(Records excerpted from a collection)
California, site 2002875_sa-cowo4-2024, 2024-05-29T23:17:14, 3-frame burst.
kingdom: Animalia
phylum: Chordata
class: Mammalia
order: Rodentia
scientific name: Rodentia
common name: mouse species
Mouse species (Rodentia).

*What you will do*
With no alteration of any kind, give the data again in full.

*Solution*
California, site 2002875_sa-cowo4-2024, 2024-05-29T23:17:14, 3-frame burst.
kingdom: Animalia
phylum: Chordata
class: Mammalia
order: Rodentia
scientific name: Rodentia
common name: mouse species
Mouse species (Rodentia).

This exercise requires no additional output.